**TEXT UNDER STUDY:**
########

I do not mean to suggest by this that Aiken is inconsistent or does not practices what he preaches; instead, I believe Aitken has created something very interesting: a criticism that cancels itself out. Perhaps the most revealing statement in the book is made in Aitken’s comment about this haiku:

Matsutake! [The fungus on the pine tree]
A leaf from an unknown tree
Stuck fast.

The revealing statement appears in Aitken’s parentheses in his response to this verse: “There is only the matsutake with a strange leaf stuck to it. Assumptions, explanations (including this chapter), extrapolations, personal associations — all add weight, and the experience will not rise.” Aitken’s parenthetical remark suggests how his own critical enterprise caves in upon itself; it is a finger at the moon, but also a finger that dissolves itself so that it won’t be mistaken for the moon.

########

**STUDY MATERIAL:**
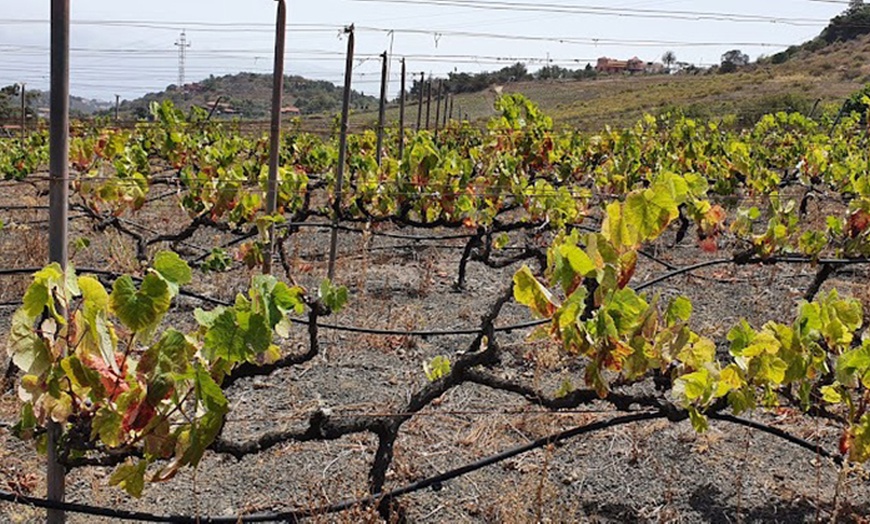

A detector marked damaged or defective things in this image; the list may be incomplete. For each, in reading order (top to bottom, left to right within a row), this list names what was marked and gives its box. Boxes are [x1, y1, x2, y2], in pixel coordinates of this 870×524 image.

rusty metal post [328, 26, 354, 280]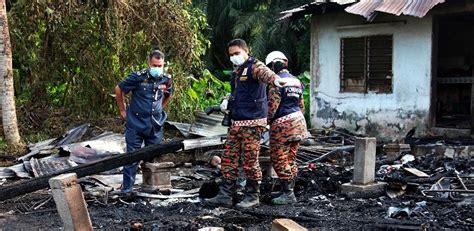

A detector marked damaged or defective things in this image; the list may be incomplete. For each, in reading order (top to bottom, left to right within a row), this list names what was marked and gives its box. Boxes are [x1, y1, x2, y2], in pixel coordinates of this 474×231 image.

########

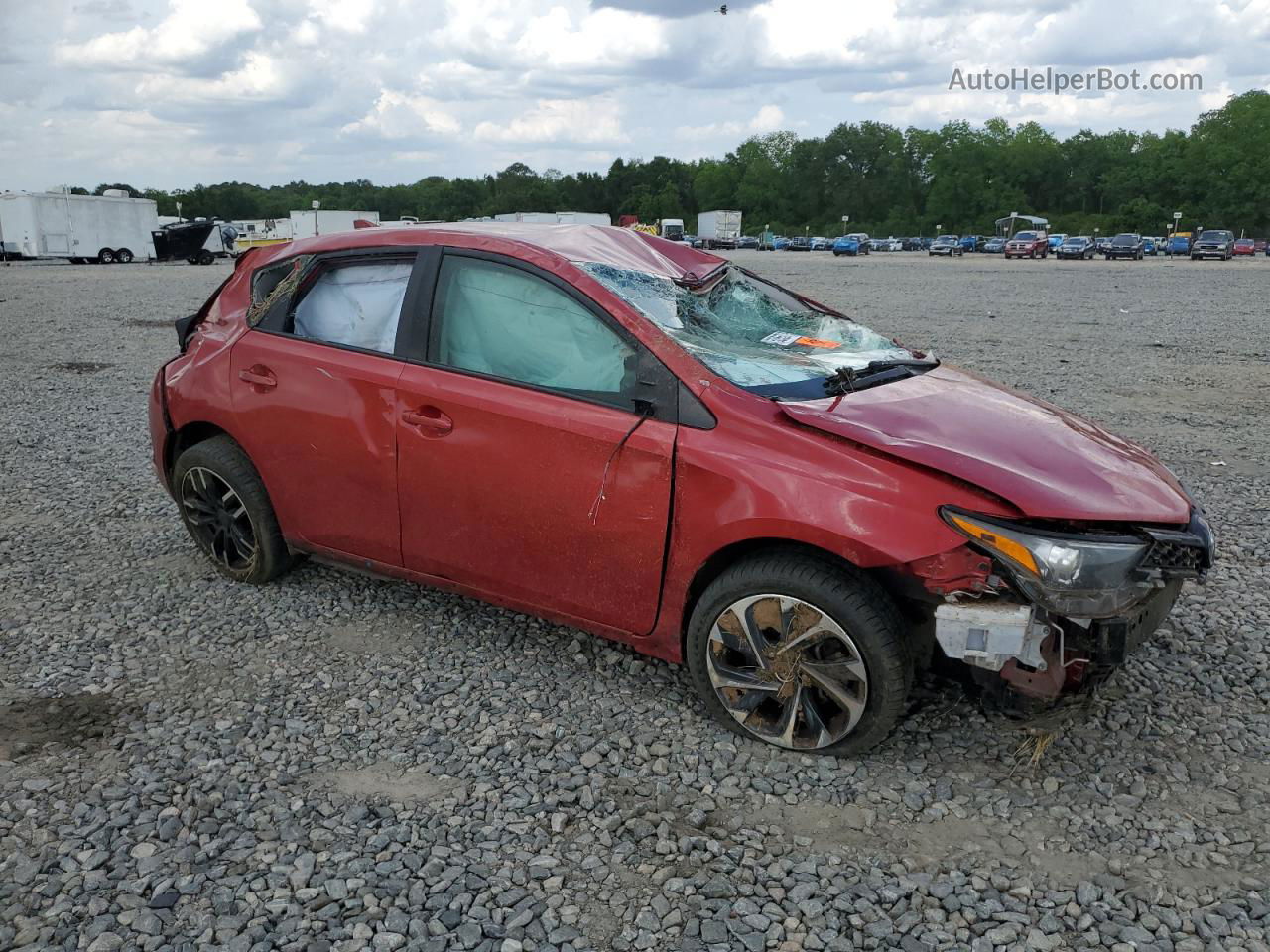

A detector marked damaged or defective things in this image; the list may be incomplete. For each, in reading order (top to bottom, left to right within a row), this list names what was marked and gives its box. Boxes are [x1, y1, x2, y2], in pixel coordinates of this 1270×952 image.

########

**PROMPT A:** Copy the passage on Aitken's haiku commentary word for word, starting at "I do not mean" and ending at "for the moon.".
**PROMPT B:** Write what comes next in the passage on Aitken's haiku commentary, picking up right after its final sentence.
None of the rows are needed here.

**FINAL ANSWER A:**
I do not mean to suggest by this that Aiken is inconsistent or does not practices what he preaches; instead, I believe Aitken has created something very interesting: a criticism that cancels itself out. Perhaps the most revealing statement in the book is made in Aitken’s comment about this haiku:

Matsutake! [The fungus on the pine tree]
A leaf from an unknown tree
Stuck fast.

The revealing statement appears in Aitken’s parentheses in his response to this verse: “There is only the matsutake with a strange leaf stuck to it. Assumptions, explanations (including this chapter), extrapolations, personal associations — all add weight, and the experience will not rise.” Aitken’s parenthetical remark suggests how his own critical enterprise caves in upon itself; it is a finger at the moon, but also a finger that dissolves itself so that it won’t be mistaken for the moon.

**FINAL ANSWER B:**
It is worthwhile, at this point, to mention (as does the poet W.S. Merwin in his foreword to Aitken’s book) the Zen distinction between the Absolute and the Relative. From the Absolute point of view, Zen is unteachable, undefinable, unnameable; nonetheless, to help others discover this Absolute, Zen teachers reemerge in the Relative — they make use of distinction, phenomena, practice, and words as a means that might ultimately indicate their invisible and inexpressible origin. The relationship of the Absolute and the Relative (emptiness and form) is an important issue but another one; what I mean to stress is that the Relative is used as an expedient means to finally transcend the Relative.

This is the criticism that cancels itself out. The literary criticism that Aitken practices on Basho’s haiku about the old pond is Relative means. But it is undermined by Absolute observations that are made elsewhere, and this very undermining opens up the possibility of transcending the Relative.

This is a very theoretical way of saying what is expressed in a Zen story. To decide who his successor should be, the Fifth Patriarch of Zen created a poetry contest. The first poem submitted was:

The body is the Bodhi-Tree;
The soul is like a mirror bright;
Take heed to always keep it clean,
And let no dust collect upon it.

The second poem submitted was judged to give better expression to Zen:

The Bodhi is not like a tree;
The mirror bright is nowhere shining;
As there is nothing from the first,
Where does dust collect?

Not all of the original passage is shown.